Hank Silverberg, wtop.com
FAIRFAX, Va – Fairfax County, the Washington region’s biggest county, is feeling the pinch of a slow economy and indecision on federal budget cuts.
Fairfax County’s Executive Ed Long is proposing a budget of $3.59 billion for fiscal year 2014 that raises property taxes while cutting cuts funding for libraries and parks. The budget would eliminate 91 jobs.
The proposed Fairfax County budget includes a property tax rate increase of 2 cents per $100 of assessed value. The rate would go from $1.075 to $1.095 per $100 of assessed value. The average homeowner would pay about $262 a year more in taxes if the budget is approved.
Of the 91 jobs the county would cut, 79 are open jobs that will not be filled. Twelve people could lose their current jobs.
Long says planning for the next two years has become more difficult because of the indecision in Congress over federal budget cuts. He says the uncertainty makes it more difficult for both government and businesses to plan.
“The sooner the better,” he says in reference to the March 1 deadline for Congress to undo a provision that would impose across the board federal spending cuts nationwide.
“Make the decisions,” Long says. “Let’s move forward.”

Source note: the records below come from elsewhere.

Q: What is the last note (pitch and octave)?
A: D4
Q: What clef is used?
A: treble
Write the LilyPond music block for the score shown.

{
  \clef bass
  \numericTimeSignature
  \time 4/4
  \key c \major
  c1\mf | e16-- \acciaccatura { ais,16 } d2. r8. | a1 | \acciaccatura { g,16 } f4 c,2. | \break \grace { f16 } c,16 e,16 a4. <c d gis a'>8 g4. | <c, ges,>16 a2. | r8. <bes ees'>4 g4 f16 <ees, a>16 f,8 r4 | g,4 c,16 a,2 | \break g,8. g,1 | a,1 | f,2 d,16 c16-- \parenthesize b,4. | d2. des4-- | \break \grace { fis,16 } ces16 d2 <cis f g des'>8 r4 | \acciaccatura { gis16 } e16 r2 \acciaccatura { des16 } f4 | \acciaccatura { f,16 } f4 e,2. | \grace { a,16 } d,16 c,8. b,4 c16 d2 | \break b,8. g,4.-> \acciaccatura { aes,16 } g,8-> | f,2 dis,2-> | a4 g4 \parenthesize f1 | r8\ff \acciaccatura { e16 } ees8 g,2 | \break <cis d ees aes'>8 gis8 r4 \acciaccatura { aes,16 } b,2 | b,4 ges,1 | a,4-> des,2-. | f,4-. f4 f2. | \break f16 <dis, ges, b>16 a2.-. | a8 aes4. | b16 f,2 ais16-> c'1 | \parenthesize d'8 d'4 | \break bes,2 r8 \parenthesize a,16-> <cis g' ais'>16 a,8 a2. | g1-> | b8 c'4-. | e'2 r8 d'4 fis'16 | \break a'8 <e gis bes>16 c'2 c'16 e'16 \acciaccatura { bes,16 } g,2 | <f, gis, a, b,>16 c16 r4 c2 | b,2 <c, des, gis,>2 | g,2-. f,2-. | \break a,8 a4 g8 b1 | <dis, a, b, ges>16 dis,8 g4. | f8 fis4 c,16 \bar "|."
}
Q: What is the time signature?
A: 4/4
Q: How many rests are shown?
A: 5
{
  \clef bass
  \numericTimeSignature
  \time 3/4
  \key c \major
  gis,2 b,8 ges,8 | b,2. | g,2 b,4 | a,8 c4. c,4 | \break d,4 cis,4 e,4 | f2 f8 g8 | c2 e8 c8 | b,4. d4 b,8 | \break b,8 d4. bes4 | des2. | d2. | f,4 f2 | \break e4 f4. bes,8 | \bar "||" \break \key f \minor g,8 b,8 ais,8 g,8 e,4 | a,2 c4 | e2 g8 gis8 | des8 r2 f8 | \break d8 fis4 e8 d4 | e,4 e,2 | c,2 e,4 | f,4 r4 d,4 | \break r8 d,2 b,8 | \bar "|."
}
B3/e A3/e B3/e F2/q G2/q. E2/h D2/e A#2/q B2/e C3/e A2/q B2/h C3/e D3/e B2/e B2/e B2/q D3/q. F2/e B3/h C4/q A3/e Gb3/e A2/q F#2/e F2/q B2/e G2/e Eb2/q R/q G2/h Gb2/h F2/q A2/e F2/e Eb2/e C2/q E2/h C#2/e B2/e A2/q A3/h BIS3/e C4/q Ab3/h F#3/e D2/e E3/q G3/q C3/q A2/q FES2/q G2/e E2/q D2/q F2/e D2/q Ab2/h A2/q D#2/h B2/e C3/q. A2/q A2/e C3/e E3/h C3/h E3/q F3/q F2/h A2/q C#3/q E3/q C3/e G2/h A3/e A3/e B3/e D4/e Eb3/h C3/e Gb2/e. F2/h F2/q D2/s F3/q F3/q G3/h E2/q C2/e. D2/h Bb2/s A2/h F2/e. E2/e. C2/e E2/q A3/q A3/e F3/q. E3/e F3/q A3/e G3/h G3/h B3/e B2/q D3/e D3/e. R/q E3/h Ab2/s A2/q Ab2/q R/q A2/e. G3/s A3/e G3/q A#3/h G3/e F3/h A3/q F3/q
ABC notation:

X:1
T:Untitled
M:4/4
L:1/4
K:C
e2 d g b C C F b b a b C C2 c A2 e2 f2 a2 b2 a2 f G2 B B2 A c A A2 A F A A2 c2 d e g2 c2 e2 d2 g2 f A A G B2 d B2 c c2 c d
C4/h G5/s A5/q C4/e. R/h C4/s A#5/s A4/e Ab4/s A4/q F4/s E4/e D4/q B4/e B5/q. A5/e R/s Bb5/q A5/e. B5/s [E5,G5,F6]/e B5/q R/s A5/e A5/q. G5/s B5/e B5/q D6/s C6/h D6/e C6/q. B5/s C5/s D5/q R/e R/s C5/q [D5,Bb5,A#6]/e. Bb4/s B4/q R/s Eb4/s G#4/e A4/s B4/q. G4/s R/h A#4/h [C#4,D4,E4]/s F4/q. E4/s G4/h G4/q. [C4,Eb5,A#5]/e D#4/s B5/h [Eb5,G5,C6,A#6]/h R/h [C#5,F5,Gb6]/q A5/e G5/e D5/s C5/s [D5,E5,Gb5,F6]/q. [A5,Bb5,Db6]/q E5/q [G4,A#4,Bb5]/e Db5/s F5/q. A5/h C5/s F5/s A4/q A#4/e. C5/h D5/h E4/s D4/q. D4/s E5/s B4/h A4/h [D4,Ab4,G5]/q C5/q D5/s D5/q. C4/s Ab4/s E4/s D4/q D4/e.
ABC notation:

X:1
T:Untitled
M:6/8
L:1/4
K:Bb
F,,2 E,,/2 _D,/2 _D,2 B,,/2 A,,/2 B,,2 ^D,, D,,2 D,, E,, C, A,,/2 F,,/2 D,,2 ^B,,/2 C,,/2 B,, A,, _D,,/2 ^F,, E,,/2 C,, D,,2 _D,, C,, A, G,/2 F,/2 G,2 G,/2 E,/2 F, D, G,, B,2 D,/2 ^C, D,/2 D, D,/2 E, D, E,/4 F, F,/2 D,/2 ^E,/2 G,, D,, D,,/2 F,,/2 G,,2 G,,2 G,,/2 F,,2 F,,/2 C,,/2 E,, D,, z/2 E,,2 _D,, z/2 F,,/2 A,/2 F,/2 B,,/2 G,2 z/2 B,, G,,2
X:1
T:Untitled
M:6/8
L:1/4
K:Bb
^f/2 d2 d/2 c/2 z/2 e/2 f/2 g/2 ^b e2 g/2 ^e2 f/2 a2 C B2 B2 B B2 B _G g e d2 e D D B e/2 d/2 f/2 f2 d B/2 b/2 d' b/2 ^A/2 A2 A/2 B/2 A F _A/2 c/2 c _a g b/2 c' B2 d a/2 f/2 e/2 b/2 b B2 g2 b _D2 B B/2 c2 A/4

In his letter to the Board of Supervisors, Long wrote:
“As we begin our work on the FY 2014 budget, the economy is showing extremely slow growth. The federal budget showdown continues. Although it avoided the fiscal cliff, Congress must still deal with the debt ceiling, the federal budget deficit and sequestration. The impact of sequestration is potentially significant and perhaps more importantly, largely unknown. The uncertainty regarding federal budget actions clearly impacts our economy. Our residential real estate market continues to improve, and at a more healthy rate of 3.50 percent, but commercial assessments are only up 0.14 percent. This is a very sharp drop from the level last year and points to concern in the business community about the impact of sequestration since commercial values are reliant on vacancy lease rates. Commercial expansion is not likely until the sequestration impacts are clearer. The results of this uncertainty are likely to keep real estate tax growth down in the near term.”
Fairfax County Public Schools, the largest school system in Virginia, would be allocated $1.889 million under the proposed budget. That is about about $62 million less than the superintendent requested.
Funding for schools is 52.6 percent of the overall county budget.
Long says his proposed budget will cover the school district’s projected enrollment growth, but he says that may force the school board to rethink pay raises for teachers.
“That’s the debate that has to take place, as to whether or not the timing is right to go forward with those,” he says.
Under the budget plan, the county’s 12,000 non-school employees would not get pay raises.
Public hearings on the budget proposal are set for 6 p.m. April 9, and at 3 p.m. April 10 and April 11.
The Board of Supervisors is scheduled to adopt a budget on April 30.